--- START PASSAGE GIVEN ---

"privileged" flag in Kubernetes runner seems to have stopped working since GitLab upgrade

I’m using AWS EKS to run GitLab CI jobs. The GitLab Kubernetes runner is running on the core k8s nodes and I’m using Karpenter to launch EC2 instances on demand for each CI job and then kill the instances off afterwards.

Since the jobs each run in their own isolated EC2 instance, I’ve had the “privileged” flag set in the runner configuration in order to allow docker-in-docker to be used when needed by the CI jobs. For example, here is a snippet:

runners:
  name: "arm64-runner"
  privileged: true
  tags: "arm64-runner,aarch64-runner"
  config: |
    [[runners]]
      [runners.kubernetes]
        namespace = "gitlab-karpenter-space"
        image = "ubuntu:20.04"

On October 21, we upgraded GitLab from 15.11.13 to 16.3.5. I’ve recently discovered that, after that upgrade (and the corresponding runner upgrade to 16.3.3) docker-in-docker doesn’t work as it used to. We get errors like this:

failed to start daemon: Error initializing network controller: error obtaining controller instance: failed to create NAT chain DOCKER: iptables failed: iptables -t nat -N DOCKER: iptables v1.8.9 (legacy): can’t initialize iptables table `nat’: Permission denied (you must be root)

--- END PASSAGE GIVEN ---

▸ PROBLEM STATEMENT:
Reproduce the GitLab runner post between "failed to start" and "must be root)", inclusive, replacing "Permission denied" with "Access denied".

--- START PROVIDED MATERIAL ---

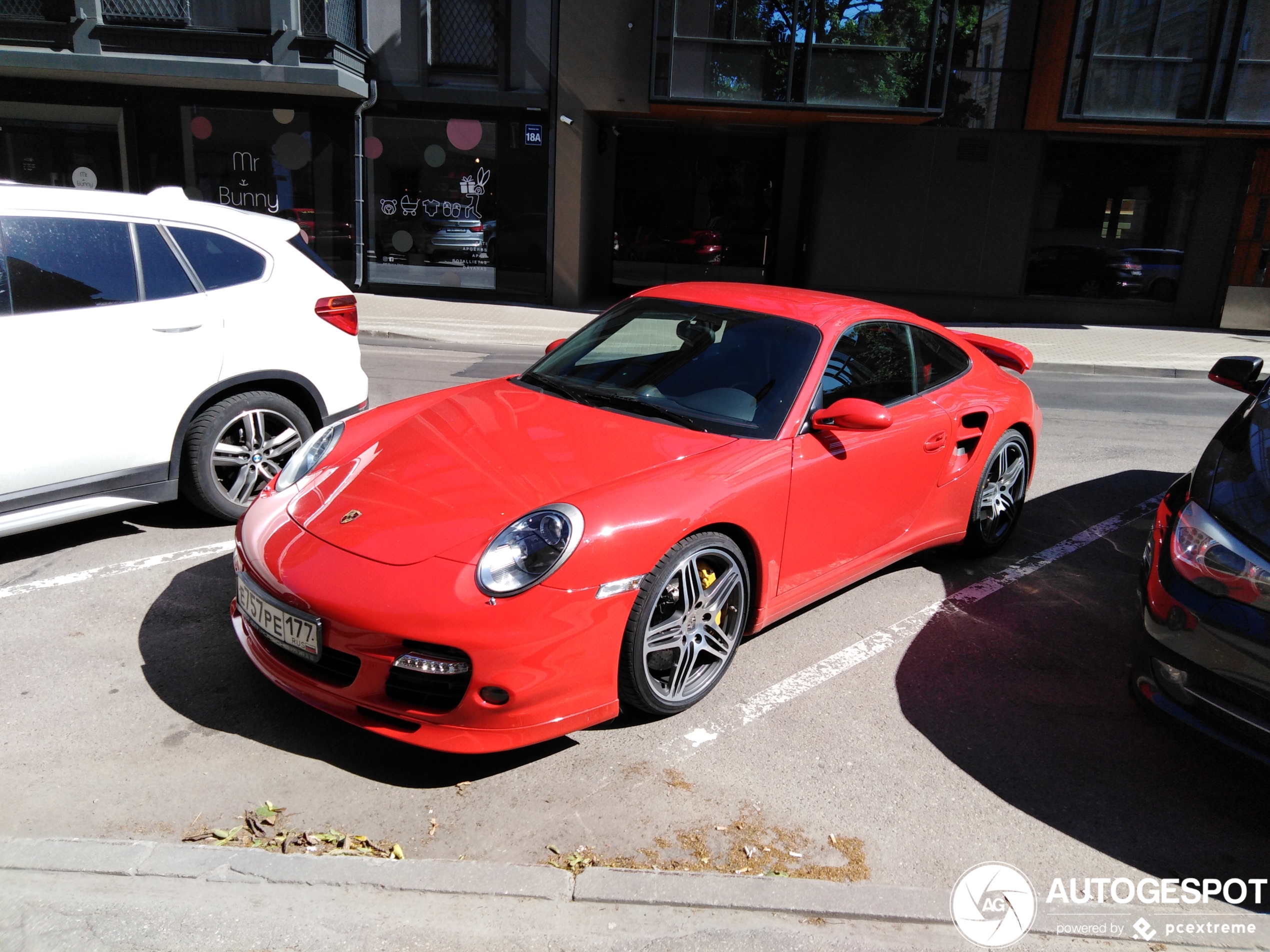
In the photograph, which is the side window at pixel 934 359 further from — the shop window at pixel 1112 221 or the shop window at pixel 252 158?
the shop window at pixel 252 158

--- END PROVIDED MATERIAL ---

▸ TASK RESULT:
failed to start daemon: Error initializing network controller: error obtaining controller instance: failed to create NAT chain DOCKER: iptables failed: iptables -t nat -N DOCKER: iptables v1.8.9 (legacy): can’t initialize iptables table `nat’: Access denied (you must be root)